情報の活用:
(1) 孵化と餌付けについての文書の抜粋から、「孵化容器の中にまだ孵化していない卵がある時は、湿らせたミズゴケを」を含む語句で始め、「ここまでくれば、水や餌を欲しだします。」の後で終わる部分を一字一句そのまま書き写してください。
(2) 孵化と餌付けについての文書の抜粋を、示されている最後の文の後から書き継いでください。

孵化容器の中にまだ孵化していない卵がある時は、湿らせたミズゴケを
別途用意して孵化容器と似たような温度で養生させます。

ヘソが吸収されるまでの数日間は特にエサや水は必要としませんので
この間に、飼育用の容器をゆっくりと準備できます。

2.餌付け

ヘソが完全に吸収されるとこんな感じになります。

IMGP0084.JPG


ここまでくれば、水や餌を欲しだします。

餌食いには気温や水温も大きく影響しますので、餌をやるときには
気温は25℃、水温は20℃程度の環境を用意してやることも大事です。
9月ごろであれば日当たりのいい窓際で楽に確保できる環境です。

表示情報:
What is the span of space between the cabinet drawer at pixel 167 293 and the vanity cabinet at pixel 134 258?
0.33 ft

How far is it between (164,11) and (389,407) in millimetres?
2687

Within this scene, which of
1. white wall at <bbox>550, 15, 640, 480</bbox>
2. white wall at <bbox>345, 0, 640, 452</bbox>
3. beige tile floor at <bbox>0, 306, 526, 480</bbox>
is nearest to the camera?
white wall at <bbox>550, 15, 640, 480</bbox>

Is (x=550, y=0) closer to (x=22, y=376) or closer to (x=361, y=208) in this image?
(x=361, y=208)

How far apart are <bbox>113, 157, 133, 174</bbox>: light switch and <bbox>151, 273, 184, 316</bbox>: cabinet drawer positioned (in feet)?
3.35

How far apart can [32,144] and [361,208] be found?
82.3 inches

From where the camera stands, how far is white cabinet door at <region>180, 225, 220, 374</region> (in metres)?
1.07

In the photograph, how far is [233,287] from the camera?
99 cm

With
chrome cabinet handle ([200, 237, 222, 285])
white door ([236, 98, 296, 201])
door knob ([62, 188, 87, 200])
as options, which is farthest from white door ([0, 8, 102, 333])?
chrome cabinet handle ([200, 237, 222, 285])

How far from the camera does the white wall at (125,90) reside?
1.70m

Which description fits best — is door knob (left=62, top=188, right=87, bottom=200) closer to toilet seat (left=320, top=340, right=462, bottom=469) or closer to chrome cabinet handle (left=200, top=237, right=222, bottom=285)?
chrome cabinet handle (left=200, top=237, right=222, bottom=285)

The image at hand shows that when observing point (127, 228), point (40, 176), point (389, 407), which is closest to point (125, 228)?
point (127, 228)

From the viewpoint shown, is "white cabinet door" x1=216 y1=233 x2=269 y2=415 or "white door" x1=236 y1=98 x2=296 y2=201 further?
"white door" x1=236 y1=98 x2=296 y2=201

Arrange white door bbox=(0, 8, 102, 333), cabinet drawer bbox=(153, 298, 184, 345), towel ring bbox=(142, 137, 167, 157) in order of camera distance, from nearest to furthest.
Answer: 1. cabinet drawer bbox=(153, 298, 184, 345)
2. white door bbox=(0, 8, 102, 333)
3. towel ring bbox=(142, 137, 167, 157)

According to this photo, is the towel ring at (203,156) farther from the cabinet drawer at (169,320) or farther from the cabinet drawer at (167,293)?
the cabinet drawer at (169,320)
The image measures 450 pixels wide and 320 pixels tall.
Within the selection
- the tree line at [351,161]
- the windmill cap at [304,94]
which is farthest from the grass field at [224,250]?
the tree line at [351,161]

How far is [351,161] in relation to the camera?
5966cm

解答例:
(1)
孵化容器の中にまだ孵化していない卵がある時は、湿らせたミズゴケを
別途用意して孵化容器と似たような温度で養生させます。

ヘソが吸収されるまでの数日間は特にエサや水は必要としませんので
この間に、飼育用の容器をゆっくりと準備できます。

2.餌付け

ヘソが完全に吸収されるとこんな感じになります。

IMGP0084.JPG


ここまでくれば、水や餌を欲しだします。

(2)
IMGP0083.JPG


ベビーは餌を探すときに水底を嗅ぎまわるように餌を探すので、
最初の餌は沈む餌がいいです。沈む餌が無ければ、水深を極浅くして、
浮餌に水を十分に含ませたものを撒けば問題ありません。

イシガメは比較的簡単に配合飼料に餌付きますが、野生採取個体等で
餌付きが悪いと感じる場合は、冷凍赤虫や乾燥赤虫、ミミズ等を使うか
配合飼料に冷凍アカムシを解凍したものを混ぜ、数分置いたものを
使用します。アカムシの量を徐々に減らして配合試料に慣れさせます。

3.初期飼育環境

うちの飼育容器で使ってる飼育用品はこんな感じです。

IMGP0082.JPG


ペットショップで売ってるような高級品は一切ありません。
ホームセンターで購入できる物の寄せ集めです。

電球はレフ球込みで1200円ぐらい、容器は200円のコンテナBOX、
石はガーデニング用の100円の溶岩石、皿は100均のやつです。
シェルターは素焼きの90円植木鉢を半分に切ったもので、
水切りとして、下に200円のプラスチックタイルを敷いています。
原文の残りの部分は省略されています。